Exercises to complete
1. In the extradition text, why have most countries entered into extradition agreements with other countries? Answer in one to three sentences.
2. Answer these questions using the extradition text.
(a) Extradition is a subject of which kind of law?
(b) What is the cooperative process between two jurisdictions largely dependent on?
(c) Apart from its legal aspects, what does extradition also involve?
3. Write the next part of the extradition text, answering the heading it ends on: "2. What are Extradition Treaties or Agreements?"

Page extract
§

What do you mean by Extradition?
The Hon’ble Supreme Court of India has stated “Extradition is the delivery on the part of one state to another of those whom it is desired to deal with for crimes of which they have been accused or convicted and justifiable in the courts of the other state”. It is a subject of International law where one jurisdiction delivers a person accused or convicted of committing a crime in another jurisdiction over the new law enforcement as a result of any mutual agreement or treaty signed between them.
It is a cooperative law enforcement process between the two jurisdictions and is largely dependent on the arrangements and understanding made between them.
An extradition request for an accused can be initiated in case of under-investigation under trial and convicted criminals. Besides the legal aspects of the process, extradition also involves physical transfer of the custody of the person being extradited of the legal authority of requesting jurisdiction.
Through the process of the extradition, one sovereign jurisdiction typically makes a formal request to another sovereign jurisdiction (requesting state). If the fugitive is found within the territory of the requesting state arrest the fugitive and subject him /her to its extradition process. The process of extradition procedures to which the fugitive will be subjected to and dependent on the law and practice of the requested state.
The consensus in international law is that normally a state does not have any obligation to surrender an alleged criminal to a foreign state because one foreign state because the principle of sovereignty is that every state has legal authority over the people within its borders. Such an absence of international obligation and the desire for the right to demand such criminals from other countries have caused most of the countries to enter such agreements with the other countries.
2. What are Extradition Treaties or Agreements?

§

Record set
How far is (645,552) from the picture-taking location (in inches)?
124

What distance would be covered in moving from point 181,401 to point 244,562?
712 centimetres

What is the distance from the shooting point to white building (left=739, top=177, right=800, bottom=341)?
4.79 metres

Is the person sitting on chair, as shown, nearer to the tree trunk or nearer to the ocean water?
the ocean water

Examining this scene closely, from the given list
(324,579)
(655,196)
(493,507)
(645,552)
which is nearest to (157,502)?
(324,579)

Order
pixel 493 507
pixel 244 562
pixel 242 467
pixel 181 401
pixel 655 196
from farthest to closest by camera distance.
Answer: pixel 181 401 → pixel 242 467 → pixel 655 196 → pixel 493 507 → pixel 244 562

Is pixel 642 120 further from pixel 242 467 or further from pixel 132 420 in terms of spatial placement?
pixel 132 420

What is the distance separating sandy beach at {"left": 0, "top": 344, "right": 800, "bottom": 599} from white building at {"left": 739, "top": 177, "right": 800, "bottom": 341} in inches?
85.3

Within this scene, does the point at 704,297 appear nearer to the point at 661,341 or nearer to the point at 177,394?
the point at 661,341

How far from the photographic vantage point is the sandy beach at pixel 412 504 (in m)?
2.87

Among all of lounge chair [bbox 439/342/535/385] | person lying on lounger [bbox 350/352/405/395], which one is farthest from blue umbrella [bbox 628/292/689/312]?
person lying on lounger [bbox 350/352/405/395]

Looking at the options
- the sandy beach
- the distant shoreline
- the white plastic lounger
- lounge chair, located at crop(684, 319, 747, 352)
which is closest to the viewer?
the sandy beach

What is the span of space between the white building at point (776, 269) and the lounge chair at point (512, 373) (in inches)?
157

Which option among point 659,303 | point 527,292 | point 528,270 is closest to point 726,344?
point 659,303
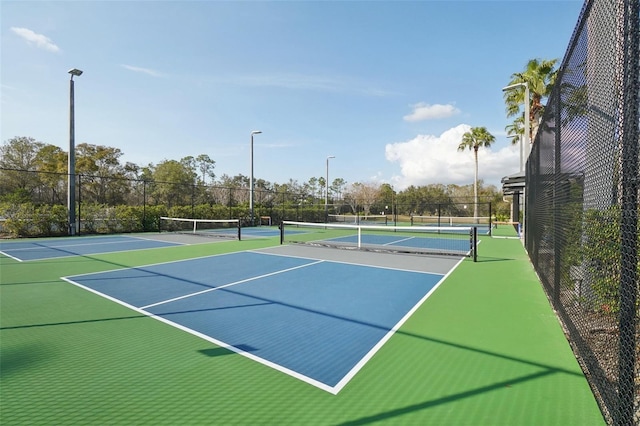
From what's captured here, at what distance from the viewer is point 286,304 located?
5.33 meters

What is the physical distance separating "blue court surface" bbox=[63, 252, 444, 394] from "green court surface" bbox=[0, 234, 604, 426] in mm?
214

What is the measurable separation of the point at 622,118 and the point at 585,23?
1.49m

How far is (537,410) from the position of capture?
2547 mm

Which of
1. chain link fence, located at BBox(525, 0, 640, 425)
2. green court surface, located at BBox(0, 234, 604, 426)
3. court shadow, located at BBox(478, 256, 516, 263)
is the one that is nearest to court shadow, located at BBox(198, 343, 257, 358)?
green court surface, located at BBox(0, 234, 604, 426)

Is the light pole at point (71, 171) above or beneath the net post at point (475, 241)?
above

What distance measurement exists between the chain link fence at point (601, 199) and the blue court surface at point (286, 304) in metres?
1.92

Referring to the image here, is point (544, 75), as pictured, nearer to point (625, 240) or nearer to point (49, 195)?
point (625, 240)

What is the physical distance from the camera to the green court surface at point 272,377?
253 cm

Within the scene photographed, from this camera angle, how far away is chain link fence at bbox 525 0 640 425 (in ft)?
6.27

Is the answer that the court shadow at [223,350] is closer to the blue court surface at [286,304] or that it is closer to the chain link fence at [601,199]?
the blue court surface at [286,304]

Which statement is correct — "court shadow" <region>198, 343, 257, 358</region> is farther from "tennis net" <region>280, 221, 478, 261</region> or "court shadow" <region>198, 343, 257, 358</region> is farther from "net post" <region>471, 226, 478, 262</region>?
"net post" <region>471, 226, 478, 262</region>

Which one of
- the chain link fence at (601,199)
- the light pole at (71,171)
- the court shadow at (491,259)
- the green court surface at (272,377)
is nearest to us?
the chain link fence at (601,199)

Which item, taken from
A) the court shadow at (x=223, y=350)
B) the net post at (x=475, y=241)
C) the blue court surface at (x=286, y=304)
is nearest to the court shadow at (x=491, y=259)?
the net post at (x=475, y=241)

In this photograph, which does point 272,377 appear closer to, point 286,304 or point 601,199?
point 286,304
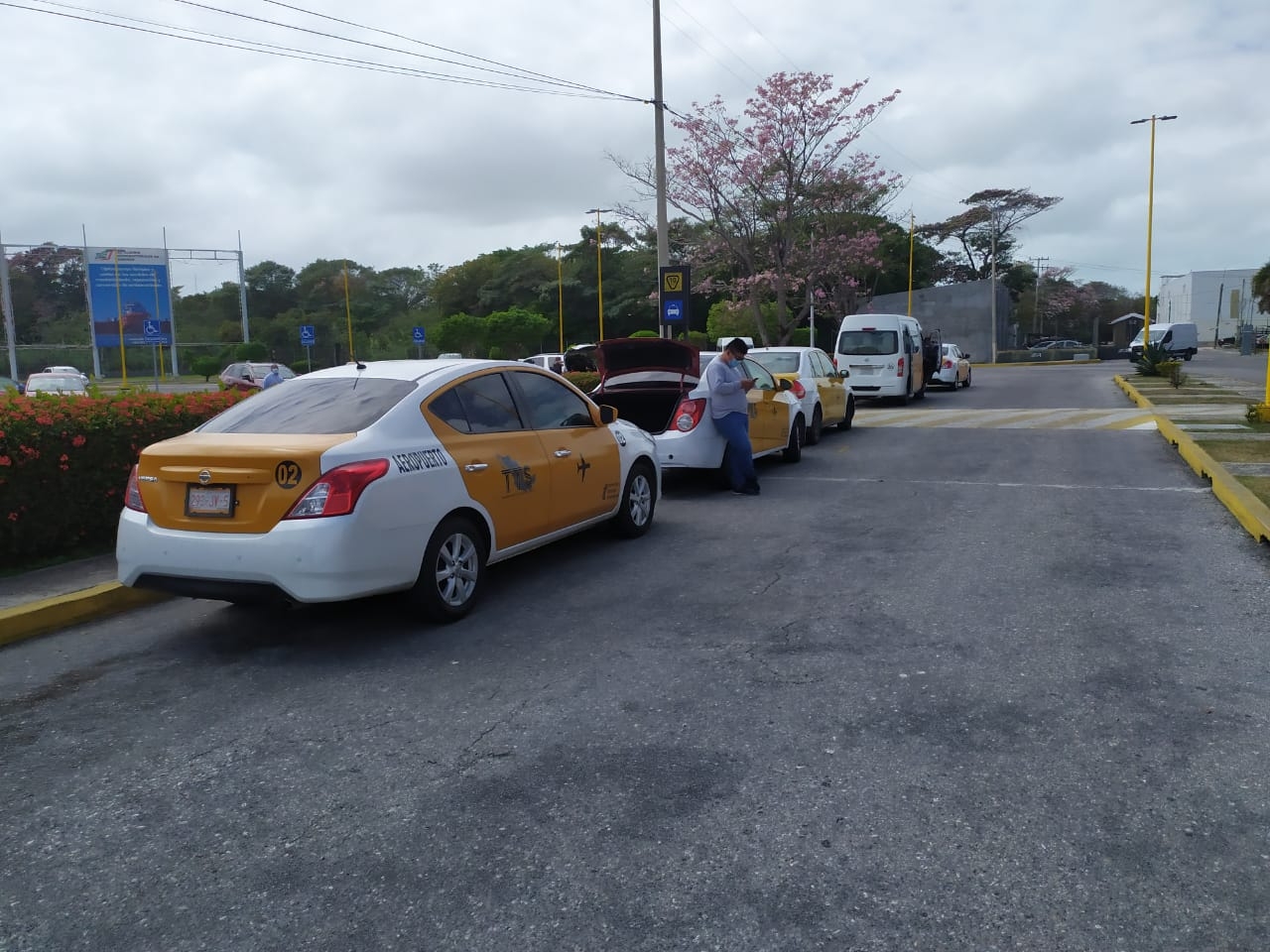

§

Task-by-task outputs
1. Under international law, a state normally has no obligation to surrender an alleged criminal to a foreign state, because sovereignty gives every state legal authority over the people within its borders. That lack of obligation, together with countries' wish to have the right to demand such criminals from other countries, has led most of them to enter into these agreements.

2.
(a) International law.
(b) The arrangements and understanding made between the two jurisdictions.
(c) The physical transfer of custody of the person being extradited.

3.
Section 2(d) of the Indian Extradition Act 1962 defines an” Extradition Treaty as a Treaty, Arrangement/ Agreement made by India with a foreign state relating to the extradition of fugitive criminals. Traditionally speaking, most of the extradition treaties are bilateral in nature. However, most of them include the following five principles which have been endorsed by many judicial pronouncements.
1. Extradition applies only with respect to offenses clearly stipulated as such in the treaty.
2. The principle of dual criminality requires that the offenses for which the extradition has been sought to be an offense under the national laws of both the jurisdictions under the extradition.
3. The requested country must be satisfied that there is a prima facie case made out against the accused /offender.
4. The extradited person must be preceded against only the offense for which his extradition has been requested.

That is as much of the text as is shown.